Sunday, August 31, 2008

Frozen River ***

2008 - Seen in Theater
Written and directed by Courtney Hunt
With Melissa Leo, Misty Upham, Charlei McDermott, Michael O'Keefe and Mark Boone Jr.

The working poor - When your American dream is simply to own a larger double wide trailer home to replace your smaller beat-up trailer home. This dream is the driving force of the narrative. This film is about a single working poor mother and her desperate attempts to scratch out a living. She resorts to some questionable moral activities to make that living. She recruits the help of a young Native American woman with a sordid past and experience to smuggle illegal immigrants into the country. To do this smuggling, they must drive across the frozen St Lawrence River, with the danger of falling through the ice always imminent.

One interesting aspect of the film is the people who they are smuggling across. Ray, the lead character of the film, discovers that the people who she is smuggling are indebted to the smugglers, who appear to be Russain mafia, who pay for their passage. It's not clear what will happen, but it certainly can be assumed that they will be serving their debts in some way Ray and her companion don't want to consider. One group is a group of young Asian women, who will certainly be used as sex slaves. But Ray and her partner are only concerned with their own small part in all this and generally don't worry about what will happen, though you can see by their expressions that it feels a little unsavory to them.

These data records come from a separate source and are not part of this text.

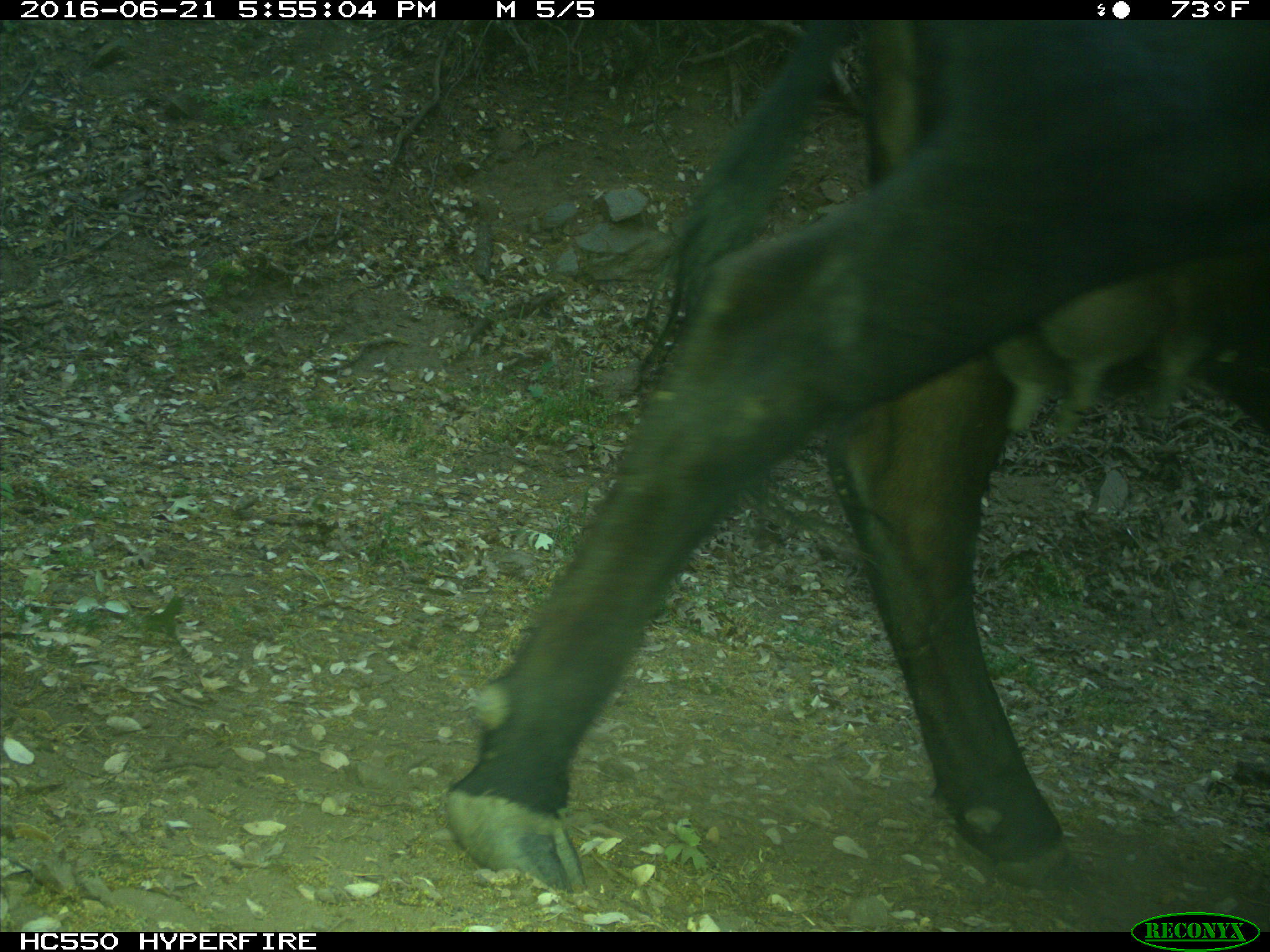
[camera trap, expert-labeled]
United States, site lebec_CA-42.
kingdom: Animalia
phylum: Chordata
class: Mammalia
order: Artiodactyla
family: Bovidae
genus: Bos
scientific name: Bos taurus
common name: domestic cow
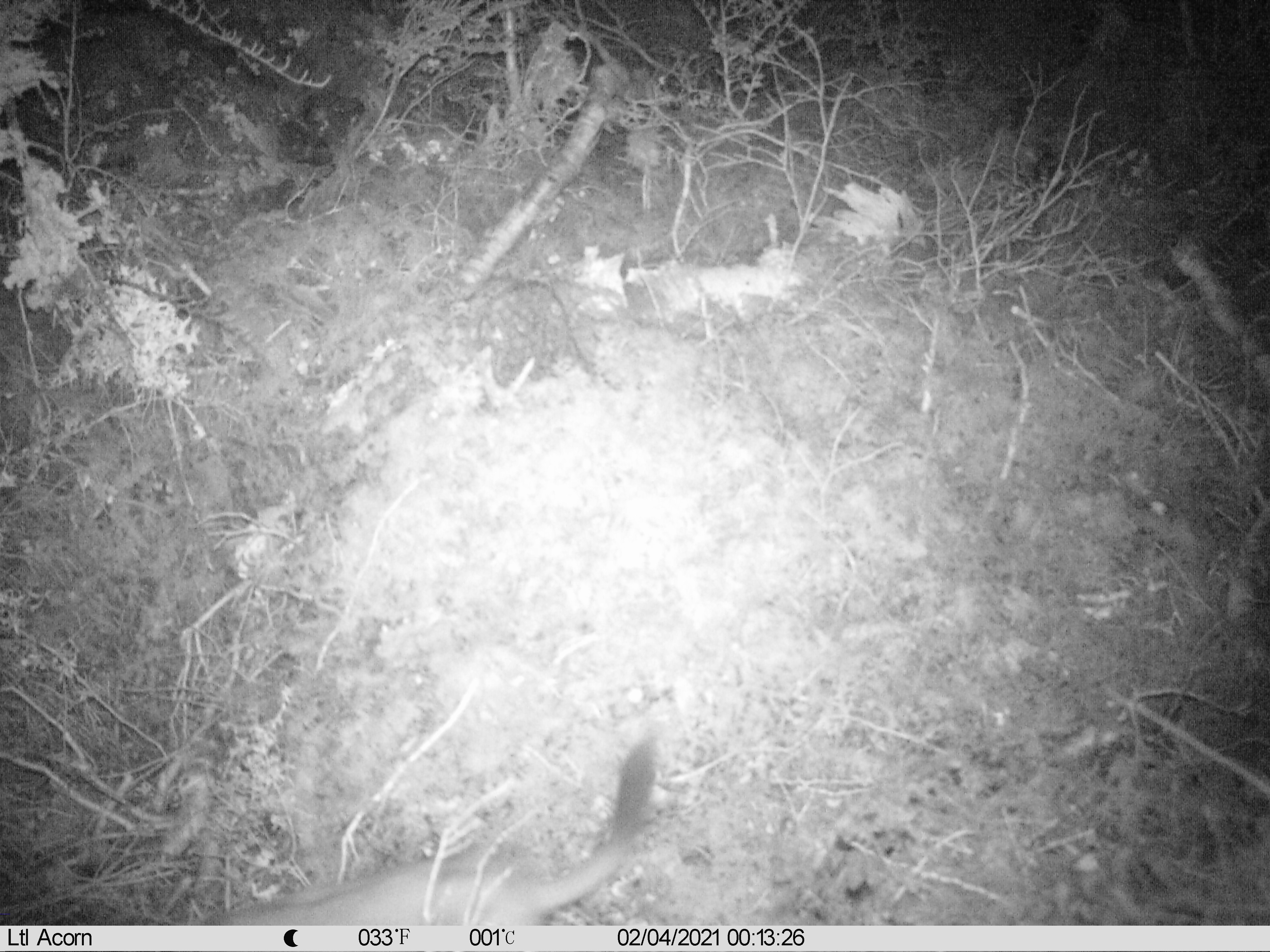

Ray is a woman who the audience roots for, but as described above, her moral compass is not always set on the straight and narrow. Her prejudice shows when she tries to smuggle across a Pakistan couple and she throws their bag out thinking that it is a terrorist bomb. It ends up being the couple's baby. She is a protagonist who is human.

The movie is bleak, but I find a glimmer of hope. While Ray does go to jail, other characters are taught a lesson and with the money she earns she gets her trailer. She has forged some friendships and has constructed a small family of outcasts which will provide for a slightly rosier future.